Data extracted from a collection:
:::::

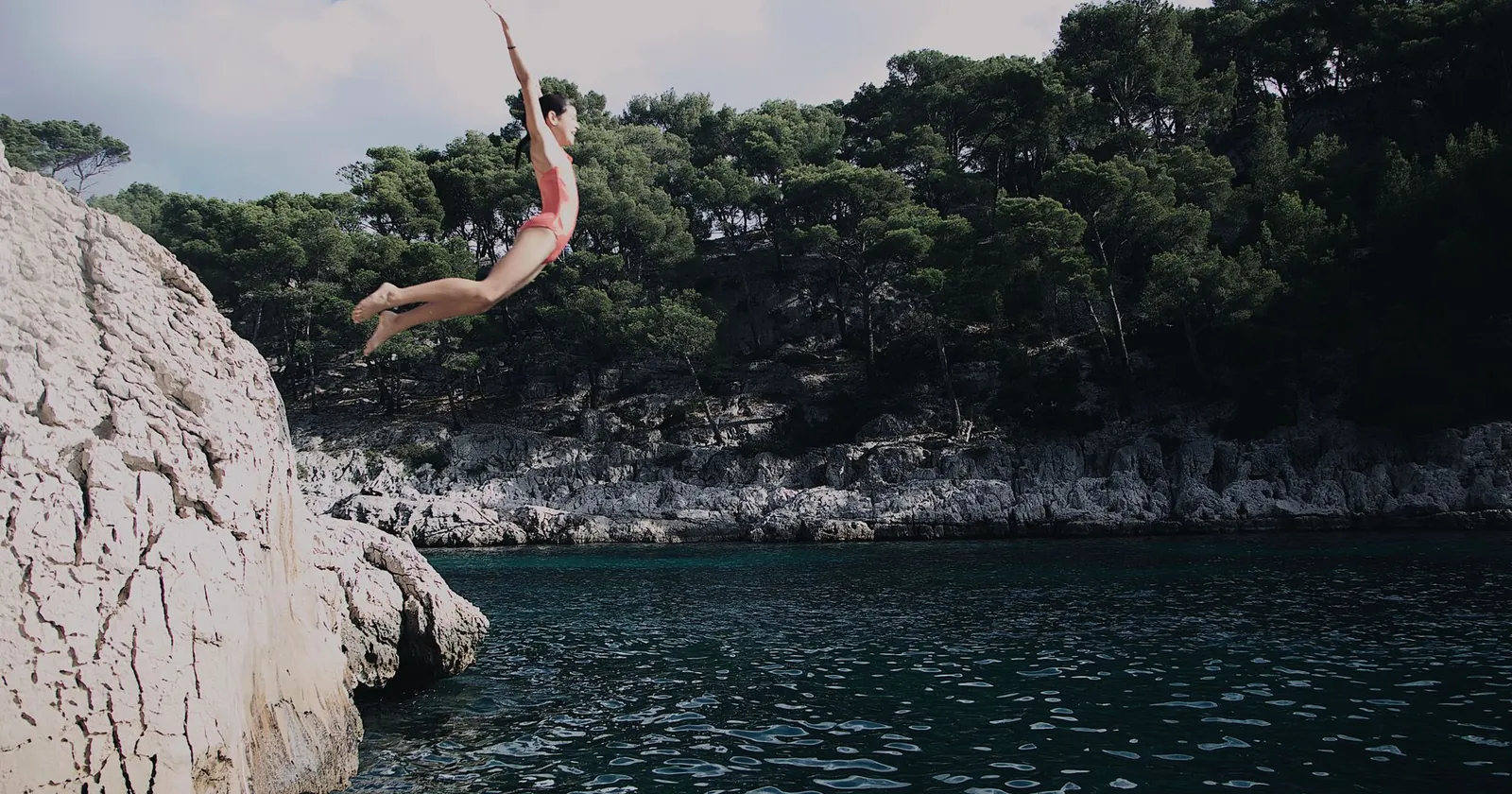 Coasteerers scrambling and jumping along a rocky coastline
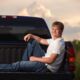 young man sitting in the back of his truck in a field at sunset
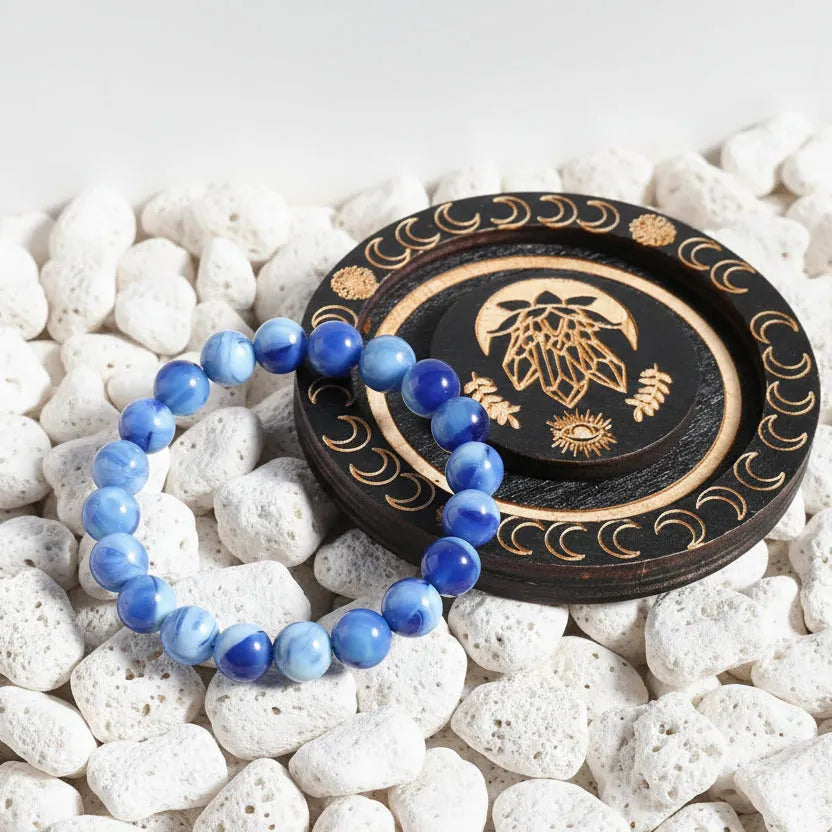 Blue beaded bracelet on a wooden surface with decorative coaster
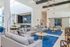 Luxurious open-concept lounge with modern gray sofas, vibrant blue accents, and stylish lighting features, creating an inviting social space.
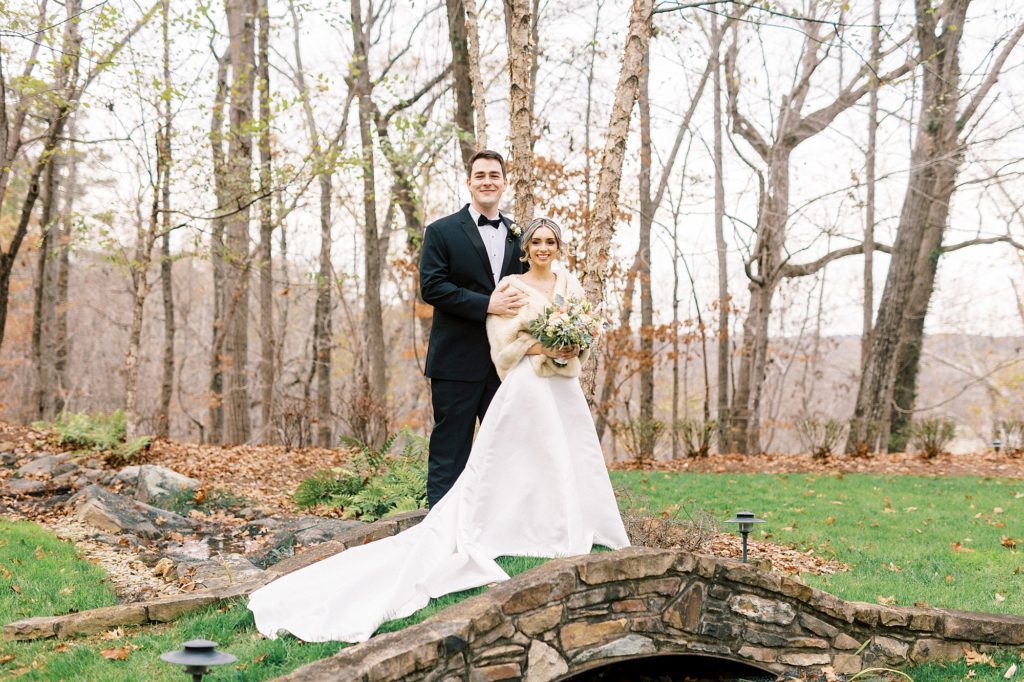 bride and groom hug on stone bridge during fall wedding photos 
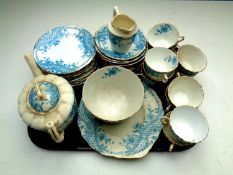 Two trays of antique Rosebery china tea service together with a tray containing vintage tin,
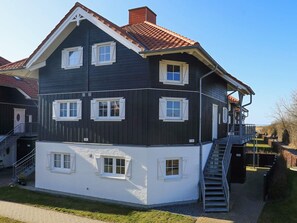 A multi-story building with a balcony and a staircase leading to the upper floor.
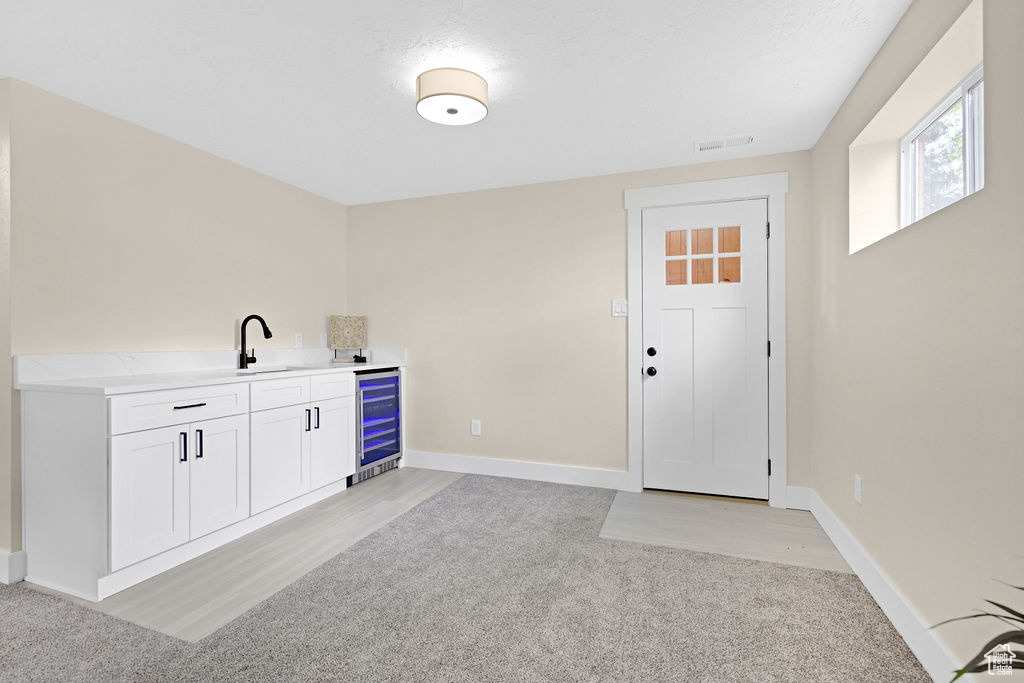 Interior space with light colored carpet, white cabinets, and beverage cooler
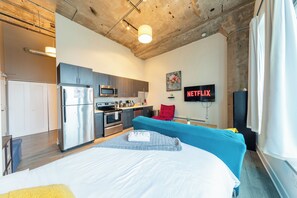 Moderni hotellihuone, jossa on pieni keittiö, sänky, taulutelevisio ja suuri ikkuna.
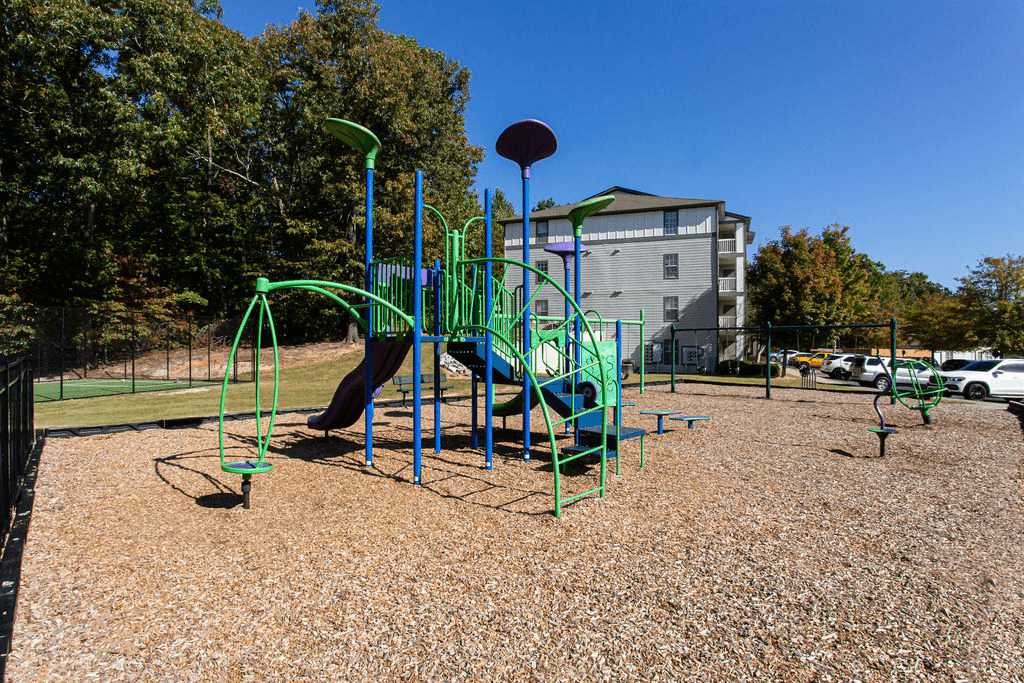 a playground at a park with a building in the background  at Peaks at Gainesville, Gainesville, 30507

:::::

Task item
Please set the data above down exactly, with the pictures removed.

Solution below
 Coasteerers scrambling and jumping along a rocky coastline
 young man sitting in the back of his truck in a field at sunset
 Blue beaded bracelet on a wooden surface with decorative coaster
 Luxurious open-concept lounge with modern gray sofas, vibrant blue accents, and stylish lighting features, creating an inviting social space.
 bride and groom hug on stone bridge during fall wedding photos 
 Two trays of antique Rosebery china tea service together with a tray containing vintage tin,
 A multi-story building with a balcony and a staircase leading to the upper floor.
 Interior space with light colored carpet, white cabinets, and beverage cooler
 Moderni hotellihuone, jossa on pieni keittiö, sänky, taulutelevisio ja suuri ikkuna.
 a playground at a park with a building in the background  at Peaks at Gainesville, Gainesville, 30507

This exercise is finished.